[Short descriptive text snippets]

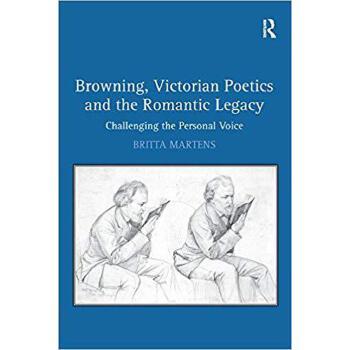 【预订】Browning, Victorian Poetics and the Romantic Legacy 9781138255586 美国库房发货,通常付款后3-5周到货!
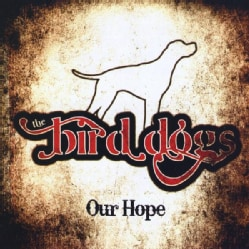 BIRD DOGS - OUR HOPE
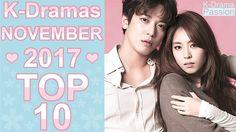 ❤ My TOP 10 Korean Dramas November 2017 ❤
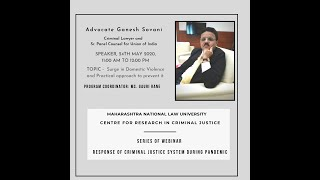 Surge in Domestic Violence & Practical Approach to Prevent It by Adv. Ganesh Sovani | Webinar Series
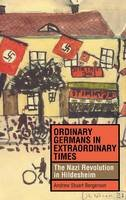 Bergerson, Andrew Stuart - Ordinary Germans in Extraordinary Times - 9780253344656 - V9780253344656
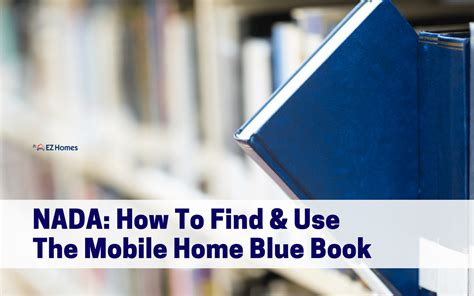 How To Find & Use The Mobile Home Blue Book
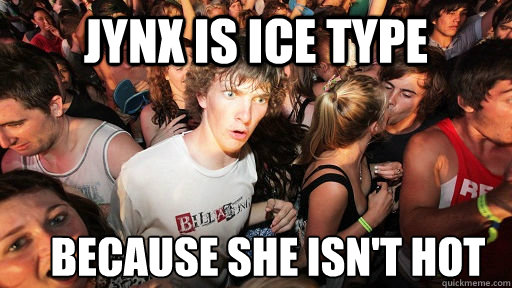 jynx is ice type because she isnt hot - Sudden Clarity Clarence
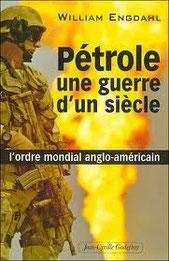 Pétrole une guerre d'un siècle, William Engdahl (2007)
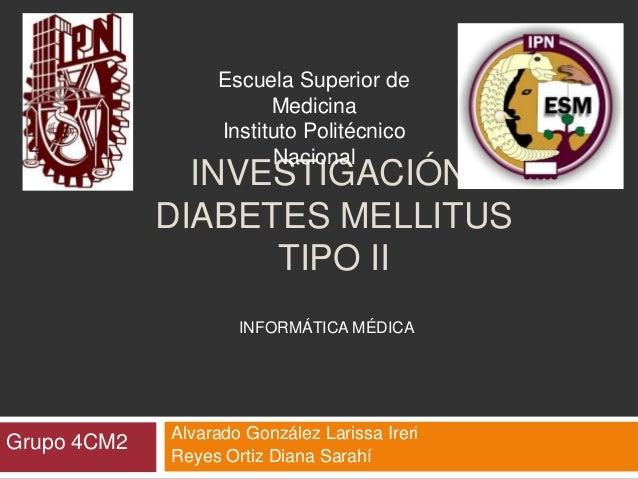 INVESTIGACIÓN: DIABETES MELLITUS TIPO II Alvarado González Larissa Ireri Reyes Ortiz Diana Sarahí Grupo 4CM2 Escuela Super...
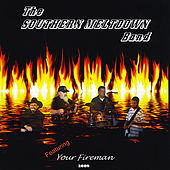 Your Fireman by The Southern Meltdown Band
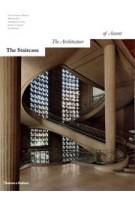 The Staircase. The Architecture of Ascent | Oscar Tusquets Blanca, Martine Diot, Adélaïde de Savray, Jérôme Coignard, Jean Dethier | 9780500517093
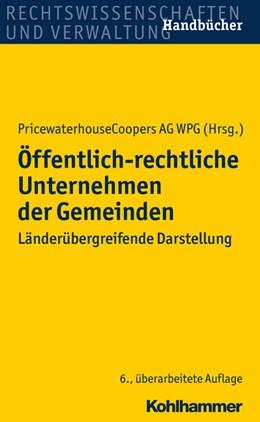 Abbildung von PricewaterhouseCoopers AG WPG | Öffentlich-rechtliche Unternehmen der Gemeinden | 6., überarbeitete und erweiterte Auflage | 2015 | Länderübergreifende Darstellun...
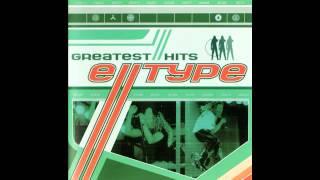 E-Type - Greatest Hits / Greatest Remixes (Full Album)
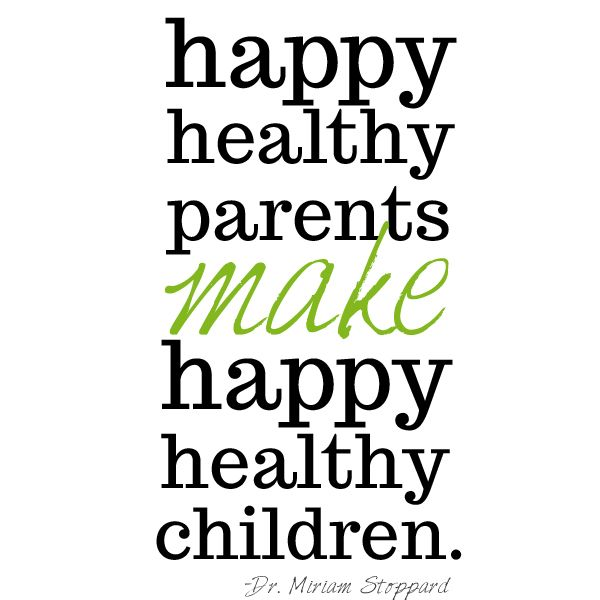 """happy healthy parents make happy healthy children""  Thank God both of my children have always been happy and healthy!  <3"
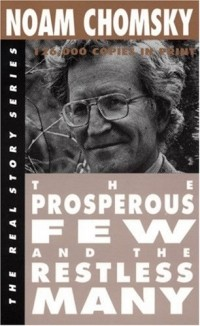Noam Chomsky — The  Prosperous Few and the Restless Many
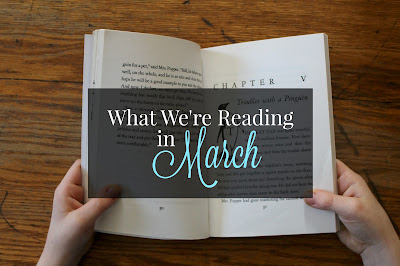 What We're Reading in March 2016-a lovely list of books for all ages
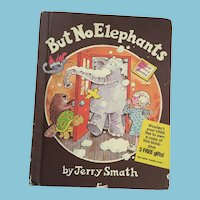 1979 First Edition 'But No Elephants' Parents Magazine Hardcover Book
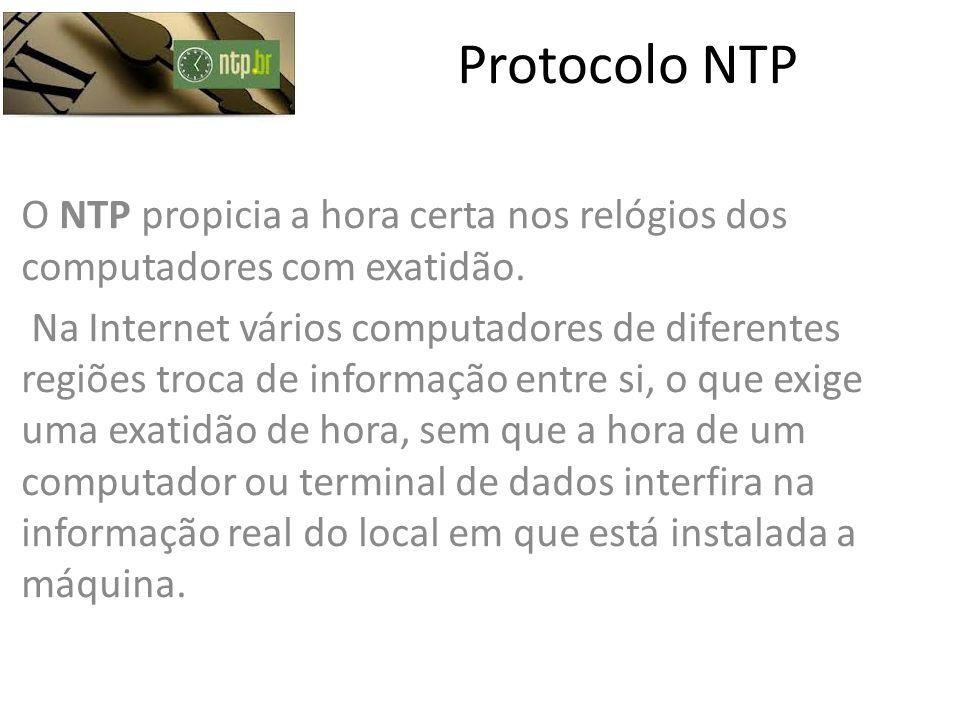 Protocolo NTP O NTP propicia a hora certa nos relógios dos computadores com exatidão. Na Internet vários computadores de diferentes regiões troca de i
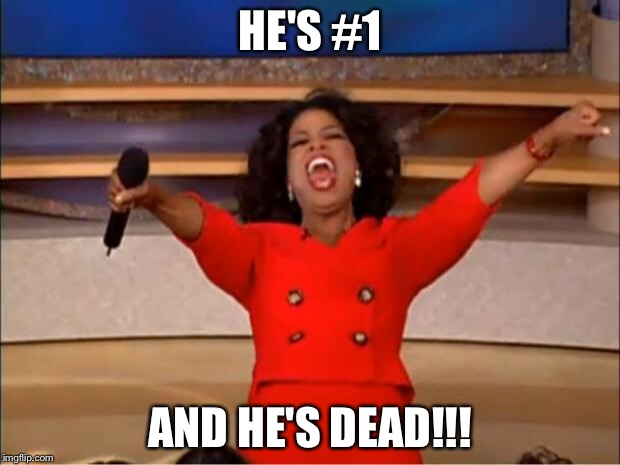 Oprah You Get A Meme | HE'S #1 AND HE'S DEAD!!! | image tagged in memes,oprah you get a | made w/ Imgflip meme maker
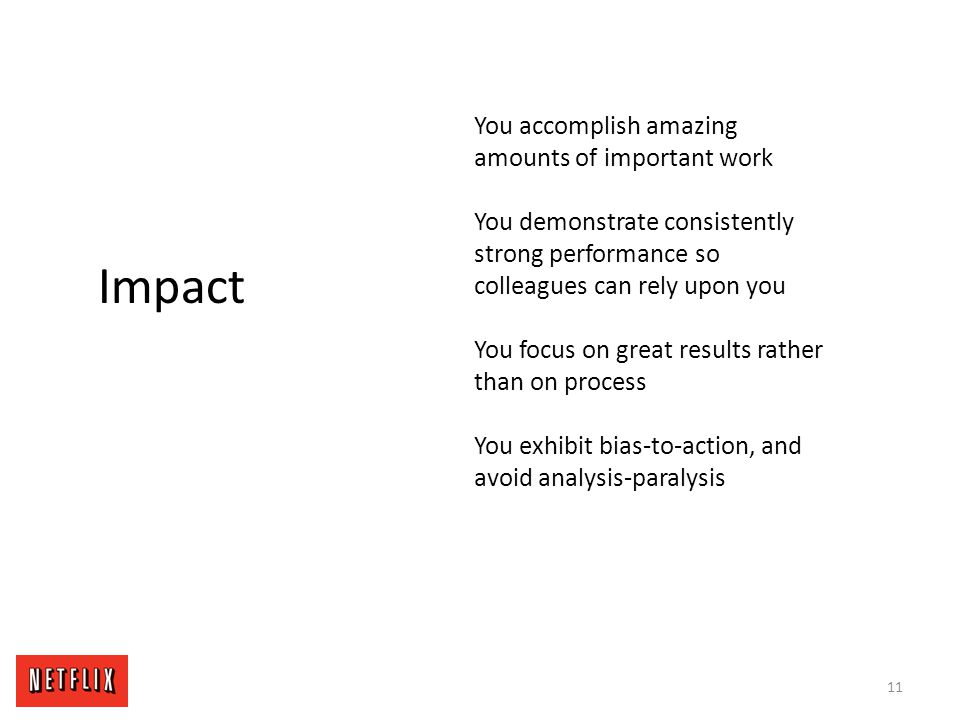 Impact You accomplish amazing amounts of important work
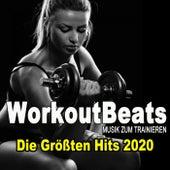 Workoutbeats - Musik Zum Trainieren (Die Größten Workout Hits 2020 Für Aerobics, Pumpin' Cardio Power, Crossfit, Plyo, Exercise, Steps, Piyo, Barré, Routine, Curves, Sculpting, Abs, Butt, Lean, Twerk, Slim Down Fitness Workout) von Various Artists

→ **YOUR ASSIGNMENT**: The reply should hold every line of the records unchanged and no pictures.

→ **TASK RESPONSE**:
 【预订】Browning, Victorian Poetics and the Romantic Legacy 9781138255586 美国库房发货,通常付款后3-5周到货!
 BIRD DOGS - OUR HOPE
 ❤ My TOP 10 Korean Dramas November 2017 ❤
 Surge in Domestic Violence & Practical Approach to Prevent It by Adv. Ganesh Sovani | Webinar Series
 Bergerson, Andrew Stuart - Ordinary Germans in Extraordinary Times - 9780253344656 - V9780253344656
 How To Find & Use The Mobile Home Blue Book
 jynx is ice type because she isnt hot - Sudden Clarity Clarence
 Pétrole une guerre d'un siècle, William Engdahl (2007)
 INVESTIGACIÓN: DIABETES MELLITUS TIPO II Alvarado González Larissa Ireri Reyes Ortiz Diana Sarahí Grupo 4CM2 Escuela Super...
 Your Fireman by The Southern Meltdown Band
 The Staircase. The Architecture of Ascent | Oscar Tusquets Blanca, Martine Diot, Adélaïde de Savray, Jérôme Coignard, Jean Dethier | 9780500517093
 Abbildung von PricewaterhouseCoopers AG WPG | Öffentlich-rechtliche Unternehmen der Gemeinden | 6., überarbeitete und erweiterte Auflage | 2015 | Länderübergreifende Darstellun...
 E-Type - Greatest Hits / Greatest Remixes (Full Album)
 """happy healthy parents make happy healthy children""  Thank God both of my children have always been happy and healthy!  <3"
Noam Chomsky — The  Prosperous Few and the Restless Many
 What We're Reading in March 2016-a lovely list of books for all ages
 1979 First Edition 'But No Elephants' Parents Magazine Hardcover Book
 Protocolo NTP O NTP propicia a hora certa nos relógios dos computadores com exatidão. Na Internet vários computadores de diferentes regiões troca de i
 Oprah You Get A Meme | HE'S #1 AND HE'S DEAD!!! | image tagged in memes,oprah you get a | made w/ Imgflip meme maker
 Impact You accomplish amazing amounts of important work
 Workoutbeats - Musik Zum Trainieren (Die Größten Workout Hits 2020 Für Aerobics, Pumpin' Cardio Power, Crossfit, Plyo, Exercise, Steps, Piyo, Barré, Routine, Curves, Sculpting, Abs, Butt, Lean, Twerk, Slim Down Fitness Workout) von Various Artists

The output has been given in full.